April 01, 2006
Did those clever scientists and engineers ever really consider what their Faustian technology would lead to? Did they ever visualize the misapplication of their genius?
I think not. Those brilliant Japanese engineers with their penchant for building the best cameras in the world never really thought through what price would be paid by a wide assortment of dogs, cats and new-born babies the whole world over, chronically blinded by flashes, deafened by clicking shutters, under the kind of intense digital scrutiny usually reserved for movie stars, high-security prisoners, or blue-haired retail shoppers.
In my case, it is mostly Molly who has documented my life so thoroughly that Mike and Jason continuously tease her about how the vast majority of the family photos are not of her spouse or son but of "the dog." (I know they're jealous when they won't even use my name.) Well, I'm afraid the ratio has only become more lopsided since she got her digital camera. No longer inhibited by the fiscal and physical limitations of film, there's little to stop her from indulging her shutterbug passion.
As befits her role as my own personal paparazzo, Molly has, over the years, caught me in many a compromising position: asleep on the sofa in all my naked splendor, frolicking at the beach in carefree and unguarded moments, hanging with my neighborhood homeboys, fending off the amorous intentions of Miss Lucy Lou, mixing it up with Mike when I'm feeling feisty, venting my spleen on my stuffed animals, etc. (Yes, like Michael Jackson, I have lots of stuffed animals. I admit it. So what?) These are, of course, personal moments. Remember last week's photo about "wintering into wisdom"? Well, that was taken just when I'd just woke up, making me look like a skid-row derelict who'd been off on bender. Can't a dog just live his life?

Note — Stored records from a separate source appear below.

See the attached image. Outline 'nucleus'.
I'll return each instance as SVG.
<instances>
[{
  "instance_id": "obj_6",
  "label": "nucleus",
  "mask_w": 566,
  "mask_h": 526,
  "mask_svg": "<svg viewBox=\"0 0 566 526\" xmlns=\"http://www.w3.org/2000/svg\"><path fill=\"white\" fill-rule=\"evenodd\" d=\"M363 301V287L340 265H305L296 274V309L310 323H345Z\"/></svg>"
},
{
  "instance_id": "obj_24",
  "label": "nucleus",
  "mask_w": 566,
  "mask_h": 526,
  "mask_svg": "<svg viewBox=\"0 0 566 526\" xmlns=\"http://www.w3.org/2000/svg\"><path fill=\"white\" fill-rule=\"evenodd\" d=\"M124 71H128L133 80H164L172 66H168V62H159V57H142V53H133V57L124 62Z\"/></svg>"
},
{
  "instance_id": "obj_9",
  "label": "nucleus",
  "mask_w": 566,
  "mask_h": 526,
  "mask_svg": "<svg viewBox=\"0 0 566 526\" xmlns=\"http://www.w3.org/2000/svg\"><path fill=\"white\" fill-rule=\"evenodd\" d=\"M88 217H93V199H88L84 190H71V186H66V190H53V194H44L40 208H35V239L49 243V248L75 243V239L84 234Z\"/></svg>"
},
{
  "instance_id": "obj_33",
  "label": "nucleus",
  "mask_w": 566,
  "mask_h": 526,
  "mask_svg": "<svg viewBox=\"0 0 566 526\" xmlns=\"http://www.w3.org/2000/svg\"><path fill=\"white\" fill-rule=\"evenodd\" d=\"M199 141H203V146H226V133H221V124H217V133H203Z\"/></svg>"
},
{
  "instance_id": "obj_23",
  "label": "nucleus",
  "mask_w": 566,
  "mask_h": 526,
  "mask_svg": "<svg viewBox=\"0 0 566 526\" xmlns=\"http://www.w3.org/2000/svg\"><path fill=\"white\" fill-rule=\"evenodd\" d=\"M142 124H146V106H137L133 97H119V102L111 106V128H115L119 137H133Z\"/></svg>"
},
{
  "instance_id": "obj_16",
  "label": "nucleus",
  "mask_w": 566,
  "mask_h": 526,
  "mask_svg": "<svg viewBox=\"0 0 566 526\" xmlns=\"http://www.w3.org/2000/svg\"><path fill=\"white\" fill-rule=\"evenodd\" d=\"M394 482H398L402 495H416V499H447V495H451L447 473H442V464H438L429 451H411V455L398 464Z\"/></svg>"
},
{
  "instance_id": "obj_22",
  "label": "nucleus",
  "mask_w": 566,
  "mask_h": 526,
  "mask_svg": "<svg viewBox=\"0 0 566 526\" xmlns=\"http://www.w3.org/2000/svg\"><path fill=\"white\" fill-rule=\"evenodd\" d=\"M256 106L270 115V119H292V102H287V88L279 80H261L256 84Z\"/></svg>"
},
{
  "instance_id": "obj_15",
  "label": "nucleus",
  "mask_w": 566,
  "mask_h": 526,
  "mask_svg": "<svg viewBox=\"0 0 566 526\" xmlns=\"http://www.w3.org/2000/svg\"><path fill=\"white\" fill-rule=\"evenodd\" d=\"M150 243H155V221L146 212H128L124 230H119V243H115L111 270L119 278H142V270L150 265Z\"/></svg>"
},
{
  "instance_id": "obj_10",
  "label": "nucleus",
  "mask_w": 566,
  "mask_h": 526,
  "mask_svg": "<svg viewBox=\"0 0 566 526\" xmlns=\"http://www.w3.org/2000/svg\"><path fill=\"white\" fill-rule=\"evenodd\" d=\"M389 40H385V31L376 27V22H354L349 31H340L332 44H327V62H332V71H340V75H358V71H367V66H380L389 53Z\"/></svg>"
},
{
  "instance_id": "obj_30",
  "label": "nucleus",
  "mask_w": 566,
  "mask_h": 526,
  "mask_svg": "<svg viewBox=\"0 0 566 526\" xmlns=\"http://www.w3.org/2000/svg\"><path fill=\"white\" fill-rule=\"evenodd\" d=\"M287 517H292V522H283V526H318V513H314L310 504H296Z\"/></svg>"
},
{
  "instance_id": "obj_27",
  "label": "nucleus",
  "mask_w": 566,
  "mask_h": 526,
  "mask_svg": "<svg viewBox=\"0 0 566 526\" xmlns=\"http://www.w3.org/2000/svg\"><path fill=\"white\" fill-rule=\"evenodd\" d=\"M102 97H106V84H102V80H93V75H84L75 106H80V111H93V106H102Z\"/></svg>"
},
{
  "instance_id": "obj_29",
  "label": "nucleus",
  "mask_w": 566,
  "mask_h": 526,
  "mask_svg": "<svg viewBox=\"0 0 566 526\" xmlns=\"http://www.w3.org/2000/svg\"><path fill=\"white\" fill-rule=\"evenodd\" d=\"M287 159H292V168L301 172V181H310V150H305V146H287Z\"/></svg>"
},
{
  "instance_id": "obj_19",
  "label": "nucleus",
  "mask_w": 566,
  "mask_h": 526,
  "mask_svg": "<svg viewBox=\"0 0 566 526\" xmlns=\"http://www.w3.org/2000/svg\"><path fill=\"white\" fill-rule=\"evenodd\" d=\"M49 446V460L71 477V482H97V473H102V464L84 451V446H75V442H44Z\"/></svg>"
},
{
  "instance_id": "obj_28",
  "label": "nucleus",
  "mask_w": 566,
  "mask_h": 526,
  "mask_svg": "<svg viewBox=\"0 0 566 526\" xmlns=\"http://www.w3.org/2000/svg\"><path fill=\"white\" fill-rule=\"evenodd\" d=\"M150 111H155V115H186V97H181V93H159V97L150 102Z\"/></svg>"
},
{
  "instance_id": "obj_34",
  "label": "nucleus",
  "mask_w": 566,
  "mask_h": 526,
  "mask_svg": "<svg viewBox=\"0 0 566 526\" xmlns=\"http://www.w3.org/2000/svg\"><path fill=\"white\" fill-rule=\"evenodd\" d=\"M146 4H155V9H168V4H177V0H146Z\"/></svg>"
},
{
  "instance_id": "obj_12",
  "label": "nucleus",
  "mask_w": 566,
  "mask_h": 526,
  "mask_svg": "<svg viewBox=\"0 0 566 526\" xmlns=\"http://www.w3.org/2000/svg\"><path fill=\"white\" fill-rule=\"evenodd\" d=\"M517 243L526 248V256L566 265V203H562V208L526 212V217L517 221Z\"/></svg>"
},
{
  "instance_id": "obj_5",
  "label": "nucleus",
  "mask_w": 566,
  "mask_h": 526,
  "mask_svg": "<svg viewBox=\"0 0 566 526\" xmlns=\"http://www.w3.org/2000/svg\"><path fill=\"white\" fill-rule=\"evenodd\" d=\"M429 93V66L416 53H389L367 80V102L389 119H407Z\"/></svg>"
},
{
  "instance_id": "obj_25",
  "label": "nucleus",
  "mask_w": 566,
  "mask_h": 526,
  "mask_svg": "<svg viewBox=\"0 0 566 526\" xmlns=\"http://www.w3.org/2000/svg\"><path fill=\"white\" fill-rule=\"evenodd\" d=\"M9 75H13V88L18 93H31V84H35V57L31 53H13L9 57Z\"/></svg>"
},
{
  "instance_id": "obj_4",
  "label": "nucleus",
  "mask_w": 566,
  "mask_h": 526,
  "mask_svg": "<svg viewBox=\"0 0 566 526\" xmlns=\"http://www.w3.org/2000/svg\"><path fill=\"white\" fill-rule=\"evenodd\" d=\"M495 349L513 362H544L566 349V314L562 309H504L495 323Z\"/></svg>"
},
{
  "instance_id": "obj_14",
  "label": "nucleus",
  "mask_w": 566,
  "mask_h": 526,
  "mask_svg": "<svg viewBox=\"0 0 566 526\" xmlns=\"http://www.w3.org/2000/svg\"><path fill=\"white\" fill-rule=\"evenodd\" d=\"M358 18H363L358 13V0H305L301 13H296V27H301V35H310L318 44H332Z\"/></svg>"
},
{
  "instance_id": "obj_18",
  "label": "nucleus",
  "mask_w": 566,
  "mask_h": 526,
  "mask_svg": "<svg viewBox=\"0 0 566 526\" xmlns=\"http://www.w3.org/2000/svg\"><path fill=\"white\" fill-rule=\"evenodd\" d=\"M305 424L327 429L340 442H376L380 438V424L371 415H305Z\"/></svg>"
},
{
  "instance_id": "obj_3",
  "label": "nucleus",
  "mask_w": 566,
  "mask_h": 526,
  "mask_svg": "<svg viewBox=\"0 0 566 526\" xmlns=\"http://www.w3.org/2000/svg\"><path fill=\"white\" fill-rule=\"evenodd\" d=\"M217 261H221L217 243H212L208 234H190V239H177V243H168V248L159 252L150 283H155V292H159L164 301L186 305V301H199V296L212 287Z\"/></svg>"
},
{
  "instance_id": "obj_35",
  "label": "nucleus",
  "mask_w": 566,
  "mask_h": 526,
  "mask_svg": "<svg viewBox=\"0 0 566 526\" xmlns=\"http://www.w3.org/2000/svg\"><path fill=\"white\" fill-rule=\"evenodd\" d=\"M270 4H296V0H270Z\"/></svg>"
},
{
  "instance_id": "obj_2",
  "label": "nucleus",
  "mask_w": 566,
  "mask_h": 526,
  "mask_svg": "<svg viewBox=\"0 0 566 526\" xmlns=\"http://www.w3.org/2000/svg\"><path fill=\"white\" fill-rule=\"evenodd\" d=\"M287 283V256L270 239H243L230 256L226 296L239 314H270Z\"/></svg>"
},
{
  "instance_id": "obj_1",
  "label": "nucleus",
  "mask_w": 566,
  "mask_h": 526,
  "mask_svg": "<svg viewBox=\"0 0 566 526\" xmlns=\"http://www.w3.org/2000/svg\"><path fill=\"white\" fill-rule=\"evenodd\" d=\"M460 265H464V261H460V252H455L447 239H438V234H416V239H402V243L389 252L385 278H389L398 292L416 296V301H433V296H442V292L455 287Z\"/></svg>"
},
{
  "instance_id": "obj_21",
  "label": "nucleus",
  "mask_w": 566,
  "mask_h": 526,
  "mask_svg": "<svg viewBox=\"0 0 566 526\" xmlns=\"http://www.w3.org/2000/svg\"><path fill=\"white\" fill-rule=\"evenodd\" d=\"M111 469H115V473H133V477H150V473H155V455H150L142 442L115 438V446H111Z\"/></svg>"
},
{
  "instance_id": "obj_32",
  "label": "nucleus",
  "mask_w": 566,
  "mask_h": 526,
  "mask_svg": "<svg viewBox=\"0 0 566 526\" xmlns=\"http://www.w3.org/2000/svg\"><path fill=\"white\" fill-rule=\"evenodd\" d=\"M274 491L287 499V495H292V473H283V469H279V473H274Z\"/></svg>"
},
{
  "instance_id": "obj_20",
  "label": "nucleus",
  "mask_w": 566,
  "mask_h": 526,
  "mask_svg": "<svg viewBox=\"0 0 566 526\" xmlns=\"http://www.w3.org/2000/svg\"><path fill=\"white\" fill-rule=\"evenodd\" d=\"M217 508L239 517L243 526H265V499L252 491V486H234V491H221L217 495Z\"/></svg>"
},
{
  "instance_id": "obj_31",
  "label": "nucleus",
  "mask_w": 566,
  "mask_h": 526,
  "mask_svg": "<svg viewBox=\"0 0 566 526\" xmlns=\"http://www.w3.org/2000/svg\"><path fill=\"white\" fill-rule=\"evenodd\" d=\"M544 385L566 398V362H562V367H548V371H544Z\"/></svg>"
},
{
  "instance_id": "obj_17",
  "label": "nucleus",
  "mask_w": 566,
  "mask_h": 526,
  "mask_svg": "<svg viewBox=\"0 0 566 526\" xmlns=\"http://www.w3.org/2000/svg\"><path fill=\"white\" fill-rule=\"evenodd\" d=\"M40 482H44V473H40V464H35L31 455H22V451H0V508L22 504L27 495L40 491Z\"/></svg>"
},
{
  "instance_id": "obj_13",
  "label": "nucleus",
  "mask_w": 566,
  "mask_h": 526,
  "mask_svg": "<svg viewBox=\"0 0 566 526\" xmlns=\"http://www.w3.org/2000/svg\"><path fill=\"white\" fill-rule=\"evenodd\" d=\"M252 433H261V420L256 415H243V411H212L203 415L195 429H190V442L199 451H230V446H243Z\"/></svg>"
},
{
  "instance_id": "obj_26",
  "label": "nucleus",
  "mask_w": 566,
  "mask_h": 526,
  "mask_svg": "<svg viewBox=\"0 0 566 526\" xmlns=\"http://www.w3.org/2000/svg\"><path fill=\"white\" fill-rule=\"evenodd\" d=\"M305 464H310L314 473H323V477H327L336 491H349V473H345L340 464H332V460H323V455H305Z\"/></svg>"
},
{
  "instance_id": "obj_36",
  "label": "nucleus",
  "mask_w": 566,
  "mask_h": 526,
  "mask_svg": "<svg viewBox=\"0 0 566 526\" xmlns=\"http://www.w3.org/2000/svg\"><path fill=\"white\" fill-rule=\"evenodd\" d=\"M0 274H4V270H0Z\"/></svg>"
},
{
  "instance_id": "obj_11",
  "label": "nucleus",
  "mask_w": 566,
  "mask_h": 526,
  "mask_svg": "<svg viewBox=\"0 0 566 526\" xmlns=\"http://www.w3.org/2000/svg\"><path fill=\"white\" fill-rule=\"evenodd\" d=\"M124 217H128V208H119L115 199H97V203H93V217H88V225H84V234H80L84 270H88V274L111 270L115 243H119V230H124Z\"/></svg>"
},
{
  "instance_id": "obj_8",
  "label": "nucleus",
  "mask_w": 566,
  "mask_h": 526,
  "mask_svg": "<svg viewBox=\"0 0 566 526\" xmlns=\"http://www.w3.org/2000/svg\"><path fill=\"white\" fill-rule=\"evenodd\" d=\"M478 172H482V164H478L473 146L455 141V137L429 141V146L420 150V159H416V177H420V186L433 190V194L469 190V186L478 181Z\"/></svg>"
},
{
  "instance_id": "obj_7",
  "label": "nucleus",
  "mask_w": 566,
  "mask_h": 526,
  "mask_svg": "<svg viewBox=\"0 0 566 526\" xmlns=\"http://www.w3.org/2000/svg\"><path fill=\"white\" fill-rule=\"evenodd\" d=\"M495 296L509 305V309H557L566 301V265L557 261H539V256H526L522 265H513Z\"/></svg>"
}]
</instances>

But then, to be perfectly honest, like many a minor celebrity, I don't honestly mind the attention that much. Deep down, I think, most Labradors love to vogue. Many's the time that Molly has gone off grumbling that I'm always ready to pose, ruining a candid photo. But hey, my philosophy is that if you can't avoid them, it's best if you always try to give them your best side. If they're going to take my picture, then I'm going to make love to the camera. Seems fair, doesn't it? I get seen as photogenic, they get seen as taking a decent picture, and the tabloids have one less picture of a Labrador pulling his hat over his face.
It's the one great rule of celebrity. Even when you're feeling put out, always smile for the camera. It's the best revenge.
This photo reminds me of my Apple Bonker photo posted sometime ago.
I admit that my secretary snaps most of the photos of my beautiful self, but I do try to take some of my own photos (Arf! Arf!), unless my secretary 'borrows' my spy camera to do his own thing. I wear a 'shoulder' spy camera to snap many of the over my head shots. (Another Arf! Arf!)
Do you pay your personal paparazzo? I don't think one does. I thought you were to bite them or throw farbarkers and such at them but he insists that he is suppose to be paid for each posted photo. Oh, these managerial decisions!
Tell 'Molly' to keep up the good work. (Does MOLLY mean, Mom?)
Have an Arf of a weekend!
Thousands? Wow! You've outdone me, but Molly hasn't had a digital camera long. Give her time.
Glad you're not jealous, but I bet Chloe is a teeny bit smug about it. Say hi to your mom.
Yes, but then she doesn't look so tall. And no high heels needed.
Thanks! There's often food sticking between my teeth, though I prefer it to be hanging loose in my lips. And thanks so much for the link. I've great expectations.
Photolicious! Great word. I do sometimes take a bad picture, but Molly gets to delete most of them these days (unless, that is, it's bad in a way she likes).
Thanks. But you haven't seen me after I've rolled in mud flats. Still, it FEELS wonderful. Of course, there's a price to be paid: a human cursing under his or her breath as they pull out the shampoo, and me wincing to keep the soap out of my eyes.
You take some of your own photos? Very impressive indeed. Nah, I don't pay Molly, and she is pretty much my human mom. But I think I still remember my buff-colored Labrador mom. She was a beaut. A real beaut.
Sounds familiar. Clean your private parts? Never thought of that strategy. But, you know, I'm not sure I'd want to dare Molly not to take it. I might just find it at the center of a collage.
Hi Pink Chihuahua Princess,
By all means, try it. If you time it right, even the smallest of canines will look like giants.
Thanks! Molly is very fond of that picture.
Thanks. Of course, I doubt Storm takes many bad pictures either.
I guess it's a common disease. But I've got to say I love the nose shot.
It's true that the pictures make for some great memories. Thanks!